Strengthen Small Business Exports. The President, in 2009, set the goal of doubling American exports over five years. The October 2011 passage of the U.S.-Korea Free Trade Agreement opened up the market of the twelfth-largest economy to U.S. goods and services and supports thousands of jobs. The Budget proposes $517 million for the International Trade Administration (ITA) to continue implementation of the National Export Initiative, a broad Federal strategy to increase American exports and export-related jobs. With this funding, ITA will strengthen its efforts to promote exports from small businesses; help enforce international free trade agreements; fight to eliminate barriers to sales of U.S. products; and improve the competitiveness of U.S. firms. This funding will allow the Commercial Service to increase its export promotion efforts in key, growing markets abroad, as well as support the activities of SelectUSA, which helps state and local governments attract investment capital that creates jobs. ITA will play a key role in the interagency BusinessUSA initiative, a one-stop resource that will make it much easier for businesses to access the wide array of Federal export promotion services available to them. The Budget also supports the activities of the Export-Import Bank to strengthen its efforts to promote small business exports and to meet increased financing demands at no cost to the taxpayer. This will support billions of dollars in new exports and thousands of U.S. jobs.

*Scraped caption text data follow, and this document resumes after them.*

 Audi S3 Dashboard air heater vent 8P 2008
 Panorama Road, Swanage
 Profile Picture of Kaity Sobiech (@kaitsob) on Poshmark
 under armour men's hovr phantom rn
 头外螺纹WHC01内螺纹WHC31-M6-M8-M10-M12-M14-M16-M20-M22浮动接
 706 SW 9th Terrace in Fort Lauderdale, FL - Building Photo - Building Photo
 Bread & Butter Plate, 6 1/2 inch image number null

Double the Small Employer Pension Plan Startup Credit. The Budget proposes to expand and improve employment-based retirement security by establishing automatic workplace pensions. Under current law, small employers (those that have no more than 100 employees) that adopt a new qualified retirement or SIMPLE plan are entitled to a temporary business tax credit equal to 50 percent of the employer’s expenses of establishing or administering the plan, including expenses of retirement-related employee education with respect to the plan. The credit is limited to a maximum of $500 per year for three years. The Administration proposes to double this tax credit to a maximum of $1,000 per year for three years (effective for taxable years beginning after December 31, 2013) and to extend it to four years (rather than three) for any employer that adopts a new qualified retirement or SIMPLE plan during the three years beginning when it first offers or first is required to offer an automatic IRA arrangement.

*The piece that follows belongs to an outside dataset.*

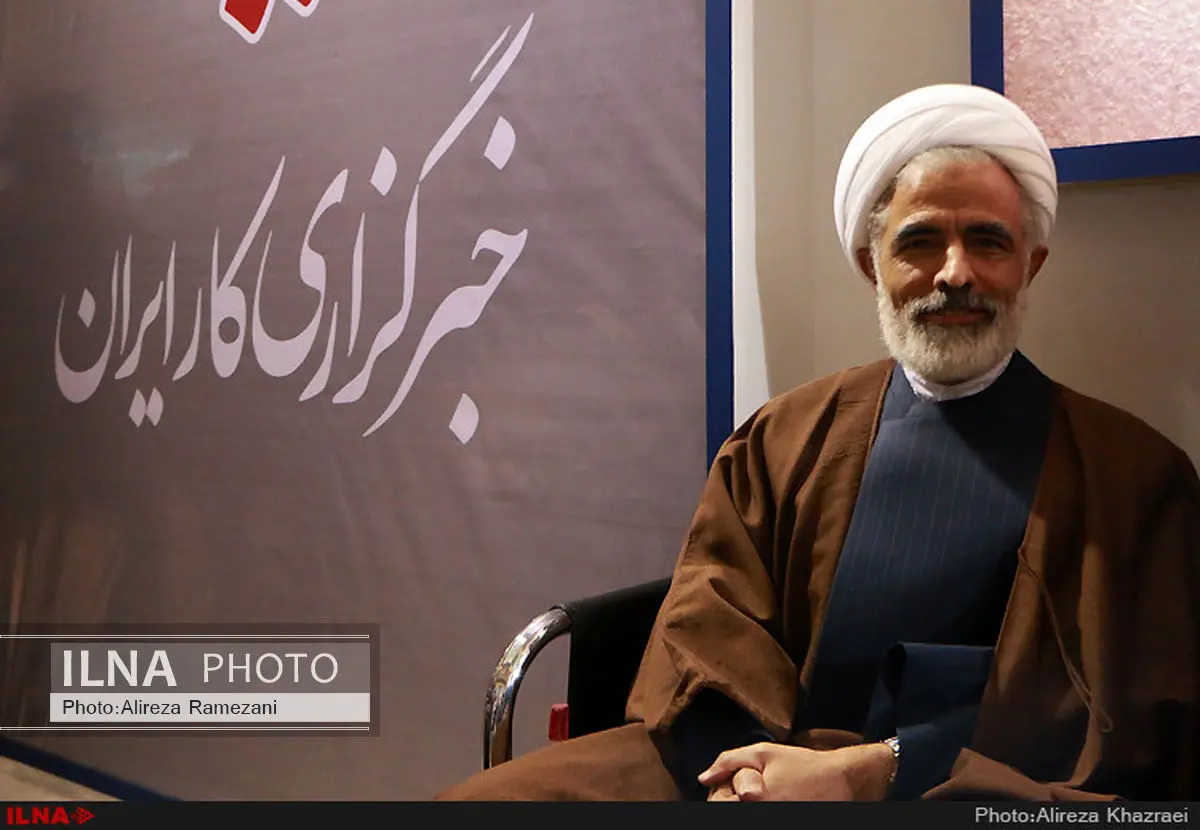 معاون‌حقوقی رئیس‌جمهور وارد زاهدان شد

Help Small Businesses Provide Health Insurance to their Employees. The Affordable Care Act provided a new credit to help small businesses afford the cost of covering their employees. It is targeted for those with low- and moderate-income workers, and it is designed to encourage small employers to offer health insurance coverage for the first time or maintain coverage they already have. The Budget proposes to expand and simplify this credit. The credit would be expanded to employers with up to 50 full-time equivalent employees, and would provide a more gradual phase-out. The proposal would also reduce taxpayer complexity by eliminating certain requirements related to uniform contributions to premiums.